Sunday, September 29, 2013

Collaboration and Openness in Professor Martha Nell Smith’s Talk on Editing


In the master’s class at Wayne State University, Professor Martha Nell Smith gave us personal insight on her experiences as an editor. I was mostly intrigued by two concepts Professor Smith discussed, that I see as key  terms in regards to where the humanities is headed: collaboration and openness.  

Professor Smith highlights the importance of collaboration in the editing process, including digital work. In producing digital archives, Professor Smith found herself working with other scholars; she noted how much she enjoyed doing so and even made sure to point out that most of her books are co-authored. Her likeness for collaboration possibly stems from her belief that the tools that scholars produce are not more important than the people who produce them. Respecting the hard labor and good work of editors is a good thing, and worshipping the tools they create is not. She takes a very humane approach to the editing process, making it known that as people get their hands “dirty” in messy archives, even the most principled editors will make mistakes. Professor Smith recalls a time when her own graduate student caught a mistake in one of her works. A second “pair of eyes” is fundamental then in the editing process. Collaboration is important because the more “eyes” you have, the more accurate the editing process will be. She calls editors “stewards” who owe it to readers, and those becoming acquainted with editing, to make the editorial process “transparent,” and not pretend to know things they don’t actually know. In her article, “The Human Touch Software of the Highest Order,” Professor Smith discusses the different attitudes towards editing. She insists that even with collaborative efforts, editors need not agree on every aspect of the process. She says, “Each can report what she sees and audiences benefit from multiple viewpoints”(Smith 14). This seems to make collaborative efforts appear more friendly rather than competitive. I think better works can be produced this way.

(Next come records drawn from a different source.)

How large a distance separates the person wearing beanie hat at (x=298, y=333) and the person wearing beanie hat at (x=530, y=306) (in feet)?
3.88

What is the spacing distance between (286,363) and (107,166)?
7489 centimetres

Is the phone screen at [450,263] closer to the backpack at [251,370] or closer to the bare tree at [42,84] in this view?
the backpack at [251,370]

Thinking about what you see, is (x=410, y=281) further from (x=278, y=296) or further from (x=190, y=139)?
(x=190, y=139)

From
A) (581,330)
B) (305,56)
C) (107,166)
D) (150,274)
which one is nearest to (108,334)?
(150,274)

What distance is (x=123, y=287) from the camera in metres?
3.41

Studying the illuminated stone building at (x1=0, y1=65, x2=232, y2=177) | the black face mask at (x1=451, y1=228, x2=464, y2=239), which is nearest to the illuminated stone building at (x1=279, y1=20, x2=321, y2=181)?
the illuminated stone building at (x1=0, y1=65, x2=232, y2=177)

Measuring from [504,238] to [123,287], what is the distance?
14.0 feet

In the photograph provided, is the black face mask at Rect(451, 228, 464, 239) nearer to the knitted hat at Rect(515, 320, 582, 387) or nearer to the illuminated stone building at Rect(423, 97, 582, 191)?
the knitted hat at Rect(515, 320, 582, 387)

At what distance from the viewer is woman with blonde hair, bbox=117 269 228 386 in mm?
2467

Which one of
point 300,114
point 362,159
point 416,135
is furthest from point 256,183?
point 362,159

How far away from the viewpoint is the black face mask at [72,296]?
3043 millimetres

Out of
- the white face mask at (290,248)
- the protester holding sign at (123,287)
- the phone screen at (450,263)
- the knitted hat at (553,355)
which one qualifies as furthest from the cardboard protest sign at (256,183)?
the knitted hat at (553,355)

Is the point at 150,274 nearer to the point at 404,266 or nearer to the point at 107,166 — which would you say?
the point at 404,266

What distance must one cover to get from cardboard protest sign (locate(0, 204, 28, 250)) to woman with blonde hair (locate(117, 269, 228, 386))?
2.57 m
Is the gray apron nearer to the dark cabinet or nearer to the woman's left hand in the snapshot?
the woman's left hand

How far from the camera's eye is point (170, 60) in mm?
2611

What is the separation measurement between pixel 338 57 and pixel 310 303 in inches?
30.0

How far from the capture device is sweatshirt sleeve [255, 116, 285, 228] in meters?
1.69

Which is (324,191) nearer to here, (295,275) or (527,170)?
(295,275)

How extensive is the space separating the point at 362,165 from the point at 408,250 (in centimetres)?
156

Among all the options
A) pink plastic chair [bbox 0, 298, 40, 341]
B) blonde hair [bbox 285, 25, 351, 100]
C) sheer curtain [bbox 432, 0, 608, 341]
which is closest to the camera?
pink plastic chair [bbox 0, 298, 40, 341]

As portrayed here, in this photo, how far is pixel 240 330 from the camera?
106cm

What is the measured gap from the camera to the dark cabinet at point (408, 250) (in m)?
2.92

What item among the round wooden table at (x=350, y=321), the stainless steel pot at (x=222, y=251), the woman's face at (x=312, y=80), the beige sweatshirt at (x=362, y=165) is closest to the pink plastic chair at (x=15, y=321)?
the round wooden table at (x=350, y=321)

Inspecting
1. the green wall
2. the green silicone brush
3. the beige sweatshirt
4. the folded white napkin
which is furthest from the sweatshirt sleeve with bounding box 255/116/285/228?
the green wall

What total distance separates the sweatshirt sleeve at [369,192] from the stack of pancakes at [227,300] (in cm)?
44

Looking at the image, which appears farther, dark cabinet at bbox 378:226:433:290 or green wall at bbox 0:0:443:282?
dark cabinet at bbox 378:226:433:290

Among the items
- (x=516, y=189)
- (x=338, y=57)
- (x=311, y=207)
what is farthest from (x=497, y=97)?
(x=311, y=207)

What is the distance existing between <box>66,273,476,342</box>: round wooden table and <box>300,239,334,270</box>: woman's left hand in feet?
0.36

Alongside her discussion of the editing process, Professor Smith discussed her current work-in-progress, the Emily Dickinson archive.  Her goal is to create an archive that allows for an open “space of knowledge exchange for a networked world of scholars, students, and readers.” One of her aims is to make this archive open for public access. I especially appreciated her outlook on this project, one that does not see knowledge as restricted. Hardvard University has asked her to sell her archive and others urge her to make it a “closed” space. Professor Smith, however, argues that Emily Dickinson’s manuscript is already open because these matters are of public record. She simply doesn’t understand why access to Dickinson’s manuscripts should be restricted. I completely agree. Openness is a key value to uphold as the humanities becomes more and more “digital.” Scholars and non-scholars alike can contribute to the growth of knowledge.

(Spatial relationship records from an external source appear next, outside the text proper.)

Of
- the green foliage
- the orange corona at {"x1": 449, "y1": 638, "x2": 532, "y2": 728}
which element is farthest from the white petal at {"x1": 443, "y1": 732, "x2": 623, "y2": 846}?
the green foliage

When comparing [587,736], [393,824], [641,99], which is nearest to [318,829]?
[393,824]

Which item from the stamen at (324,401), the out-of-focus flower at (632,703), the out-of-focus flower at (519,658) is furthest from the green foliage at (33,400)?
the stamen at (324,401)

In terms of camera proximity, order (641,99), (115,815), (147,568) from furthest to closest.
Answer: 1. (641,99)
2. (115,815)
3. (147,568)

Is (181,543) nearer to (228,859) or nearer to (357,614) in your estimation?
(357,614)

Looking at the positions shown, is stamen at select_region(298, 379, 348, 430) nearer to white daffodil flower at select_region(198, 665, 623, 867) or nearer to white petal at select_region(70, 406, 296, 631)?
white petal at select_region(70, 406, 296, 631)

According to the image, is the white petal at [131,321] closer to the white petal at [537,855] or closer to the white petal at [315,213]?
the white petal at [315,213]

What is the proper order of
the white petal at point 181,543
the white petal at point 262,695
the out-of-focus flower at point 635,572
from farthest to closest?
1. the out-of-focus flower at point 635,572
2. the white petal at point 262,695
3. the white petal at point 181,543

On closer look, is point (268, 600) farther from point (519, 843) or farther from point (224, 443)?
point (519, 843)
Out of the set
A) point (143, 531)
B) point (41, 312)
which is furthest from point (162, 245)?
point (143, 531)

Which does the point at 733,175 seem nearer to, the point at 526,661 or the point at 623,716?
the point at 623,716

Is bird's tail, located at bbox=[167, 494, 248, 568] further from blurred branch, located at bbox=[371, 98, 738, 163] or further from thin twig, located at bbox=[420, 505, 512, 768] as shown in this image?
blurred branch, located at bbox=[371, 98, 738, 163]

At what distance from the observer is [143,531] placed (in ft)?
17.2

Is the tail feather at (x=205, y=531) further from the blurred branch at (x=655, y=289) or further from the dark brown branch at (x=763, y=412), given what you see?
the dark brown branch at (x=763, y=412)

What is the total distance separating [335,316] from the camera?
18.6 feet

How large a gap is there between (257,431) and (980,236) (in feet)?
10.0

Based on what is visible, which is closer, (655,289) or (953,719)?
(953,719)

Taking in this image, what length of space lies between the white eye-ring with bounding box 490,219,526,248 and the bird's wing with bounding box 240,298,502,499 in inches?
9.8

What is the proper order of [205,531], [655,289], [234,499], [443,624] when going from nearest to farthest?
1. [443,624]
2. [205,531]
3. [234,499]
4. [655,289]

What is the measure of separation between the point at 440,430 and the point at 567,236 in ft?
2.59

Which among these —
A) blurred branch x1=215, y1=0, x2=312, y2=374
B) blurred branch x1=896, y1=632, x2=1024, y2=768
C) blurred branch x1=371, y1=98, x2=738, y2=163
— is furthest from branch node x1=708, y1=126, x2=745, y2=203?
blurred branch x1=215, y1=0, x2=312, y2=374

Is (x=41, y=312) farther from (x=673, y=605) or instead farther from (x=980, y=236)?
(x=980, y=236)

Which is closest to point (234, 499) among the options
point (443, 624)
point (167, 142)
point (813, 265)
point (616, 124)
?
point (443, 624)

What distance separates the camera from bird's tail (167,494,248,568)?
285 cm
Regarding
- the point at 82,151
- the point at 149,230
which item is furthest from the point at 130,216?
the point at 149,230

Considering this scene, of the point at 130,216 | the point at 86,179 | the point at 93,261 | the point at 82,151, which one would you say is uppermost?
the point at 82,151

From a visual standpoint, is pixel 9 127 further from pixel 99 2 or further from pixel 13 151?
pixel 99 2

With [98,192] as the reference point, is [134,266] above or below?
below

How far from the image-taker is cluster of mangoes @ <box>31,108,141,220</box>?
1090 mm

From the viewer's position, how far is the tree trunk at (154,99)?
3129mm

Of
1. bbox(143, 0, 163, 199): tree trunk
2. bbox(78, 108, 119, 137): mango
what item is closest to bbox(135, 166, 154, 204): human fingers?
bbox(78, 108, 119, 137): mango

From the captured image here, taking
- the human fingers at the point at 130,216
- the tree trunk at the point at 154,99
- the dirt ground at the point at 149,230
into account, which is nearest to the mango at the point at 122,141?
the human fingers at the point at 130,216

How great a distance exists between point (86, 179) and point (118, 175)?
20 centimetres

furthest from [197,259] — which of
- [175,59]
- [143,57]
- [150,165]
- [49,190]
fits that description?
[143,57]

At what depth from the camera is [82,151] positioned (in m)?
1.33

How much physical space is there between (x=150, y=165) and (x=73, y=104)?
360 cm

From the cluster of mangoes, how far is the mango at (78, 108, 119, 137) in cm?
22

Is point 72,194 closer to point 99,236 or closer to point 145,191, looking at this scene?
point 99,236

Tuesday, September 10, 2013

The Beggar and the Player In John Gay’s The Beggar’s Opera


What I found to be particularly interesting about John Gay’s The Beggar’s Opera, is the inclusion of the Beggar, the fictional author of the play, and the Player as characters. These two characters appear in the beginning of the drama and reappear towards the very end, but within different contexts.

The Beggar and the Player are having a discussion in the introduction of The Beggar’s Opera. While they share this dialogue, they are at a distance from the play itself. Why would Gay create a fictional author? Is this his way of avoiding authorship should his contemporaries label him seditious? Would the Beggar and the Player’s exchange be performed on stage, or was it only meant to be read? I asked myself these questions but had trouble answering them. When I first read the exchange between the Beggar and the Player, I was under the impression that the play will adhere to conventions found in the operas. The Beggar makes this clear to the Player when he says, “I have introduced the similes that are in all your celebrated operas” and then goes on to explain some of these inclusions (41). At this point in the reading, I didn’t have the slightest idea as to what the initial dialogue’s purpose is. By the end of the piece, however, I felt I could answer some of my own questions.

By the end of the piece, the Beggar and the Player appear once more. However, they are no longer at a distance, but rather “enter” the scene itself (120).  By entering the scene, have they become characters in the play? It is in this scene that we learn about the Beggar’s authorial intention: to apply “poetical justice” to the end of his play in order to punish vice and reward virtue (120). He thus intended on executing Macheath. The Player, however, interjects and says, “Why then, friend, this is a downright deep tragedy. The catastrophe is manifestly wrong, for an opera must end happily” to which the Beggar complies (191).  Nonetheless, the Beggar makes it clear that had the play gone as he intended, “it would have carried a most excellent moral” (121).

The Beggar and the Player represent a tension existing in Gay’s contemporary society: wanting to abide by the traditional neoclassical features of a drama, and yet having to accommodate the literature to fulfill the public’s new interest. I don’t think Gay was going to simply end his drama within the conventions of an Italian opera without making it clear that he detests doing so. So, how can he do this without facing backlash from his contemporary society? He creates a fictional author, the Beggar.

By the end of the play, I was able to answer some of my initial questions. I was nonetheless left with many more unanswered. Does Gay’s ending imply that the audience’s expectations triumph over the author’s desire? By making the fictional author a beggar, is Gay hinting that the Beggar had no choice but to denounce poetic merit for the sake of making an income? Is the author a commodity then?